> **PAGE EXTRACT**
* * *

Deputy Dillon raised a great many economic issues last night. Let me put it this way. The fact remains that in a Coalition Government no one can be certain of the economic programme. No one can be certain that there will not be sudden deviations and sudden surrenders made to public opinion simply in order to satisfy one small Party within the Coalition. No one can be certain that there will not be sudden refusals to face economic realities that have to be met by action because one element in the Coalition is unwilling to face them and cannot be persuaded to agree to measures required in the public interest. Let us put it that way.

A Government of Coalition Parties proceeds on the basis that some day or another the dream of one small Party may suddenly be put into operation. Nobody can be certain whether the Coalition may not suddenly have to adopt some item of the lunatic fringe type of policy of a Party forming the Coalition to the detriment of the country.

* * *

> **DATASET ROWS**
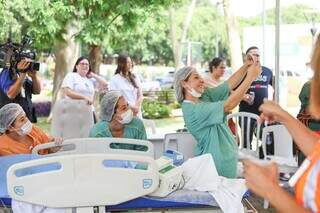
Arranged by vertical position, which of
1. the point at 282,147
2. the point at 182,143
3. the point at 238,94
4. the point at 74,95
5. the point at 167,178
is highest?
the point at 238,94

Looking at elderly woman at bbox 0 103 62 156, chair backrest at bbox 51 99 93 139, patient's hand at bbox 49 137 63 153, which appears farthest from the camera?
chair backrest at bbox 51 99 93 139

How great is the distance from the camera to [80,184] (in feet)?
8.18

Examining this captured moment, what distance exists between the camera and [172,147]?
13.3ft

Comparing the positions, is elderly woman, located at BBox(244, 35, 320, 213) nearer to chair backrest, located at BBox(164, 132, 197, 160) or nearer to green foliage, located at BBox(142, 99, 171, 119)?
chair backrest, located at BBox(164, 132, 197, 160)

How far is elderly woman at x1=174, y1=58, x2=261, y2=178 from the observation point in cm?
321

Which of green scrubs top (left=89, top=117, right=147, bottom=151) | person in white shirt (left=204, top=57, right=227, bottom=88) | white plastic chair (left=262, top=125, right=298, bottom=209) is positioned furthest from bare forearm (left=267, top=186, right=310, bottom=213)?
person in white shirt (left=204, top=57, right=227, bottom=88)

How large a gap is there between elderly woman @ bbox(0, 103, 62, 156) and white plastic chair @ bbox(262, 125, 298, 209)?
6.77 feet

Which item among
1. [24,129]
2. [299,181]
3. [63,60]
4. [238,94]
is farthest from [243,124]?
[63,60]

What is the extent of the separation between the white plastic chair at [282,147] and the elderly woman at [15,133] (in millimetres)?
2064

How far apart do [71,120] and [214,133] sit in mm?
2325

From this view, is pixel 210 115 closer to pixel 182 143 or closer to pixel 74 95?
pixel 182 143

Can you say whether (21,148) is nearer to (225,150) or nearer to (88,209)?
(88,209)

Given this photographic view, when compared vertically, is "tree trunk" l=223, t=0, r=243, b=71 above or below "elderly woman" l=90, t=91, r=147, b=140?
above

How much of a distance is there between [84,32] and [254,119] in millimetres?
4021
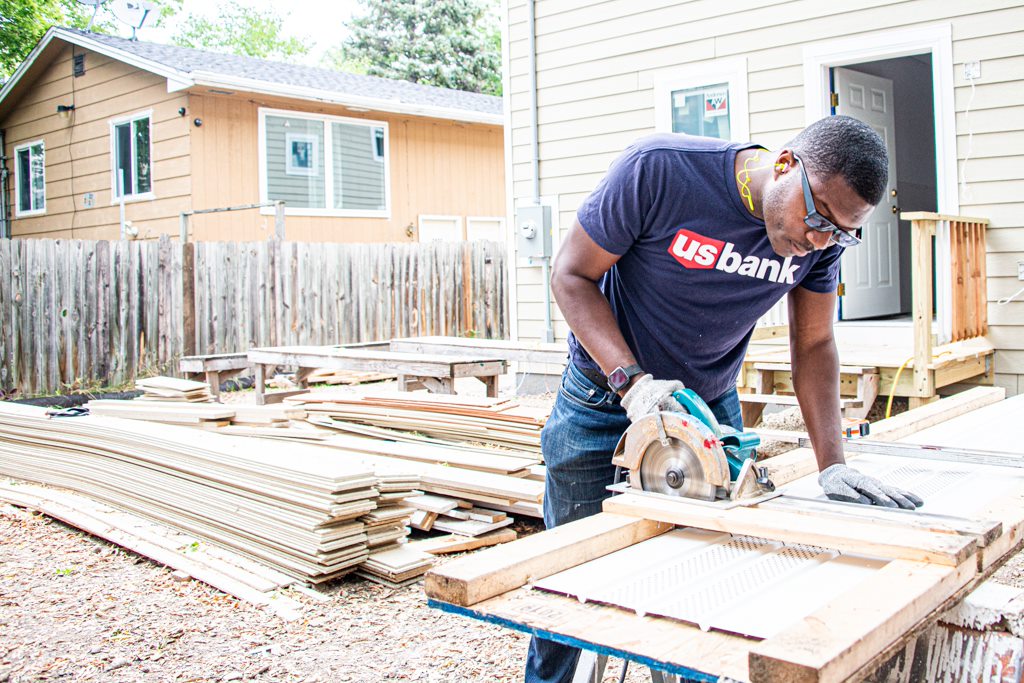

* * *

> **WHAT TO DO**
• a. Answer these questions from the speech on coalition government:
(i) Which deputy raised many economic issues the previous night?
(ii) What does the speaker first say no one can be certain of in a Coalition Government?
(iii) What type of policy might the Coalition suddenly have to adopt from a Party forming it?
• b. Pick up the speech on coalition government and continue it in the same voice, starting after its final sentence.

> **ANSWERS TO THE PROBLEMS**
• a.
(i) Deputy Dillon.
(ii) The economic programme.
(iii) Some item of the lunatic fringe type of policy.

• b.
One of the great disadvantages of the P.R. system is that it is utterly impossible for the people in a general election to know what the policy will be of Parties forming the Coalition. They are never told by any particular small Party what part of the programme will be sacrificed if a Coalition has to be formed. In the case of the Coalition Government from 1948, for example, the Fine Gael Party never made it clear in advance that they were prepared to sacrifice that part of their policy. They certainly never proclaimed their intention to promulgate a Twenty-Six County Republic. They never made that clear at the time of the election.

We shall deal with that.

In fact the smaller Parties in the last ten years have done nothing but create indecision. My own belief is that the proposals in this Bill instead of disrupting Fine Gael, for example, will give that Party an opportunity for a genuine revival.

A surplus Party.

The Party are surplus in my opinion, only because of their attitude to this Bill, and I shall deal with that later. The Tánaiste, Deputy Lemass, said that in his view the Fine Gael Party was surplus. Deputy Costello implied that if this Bill was passed the Opposition would be wiped out, which seems to me to reveal a fantastic inferiority complex on the part of the Fine Gael Party, a craven attitude on their part when they think of events that are likely to take place in future years.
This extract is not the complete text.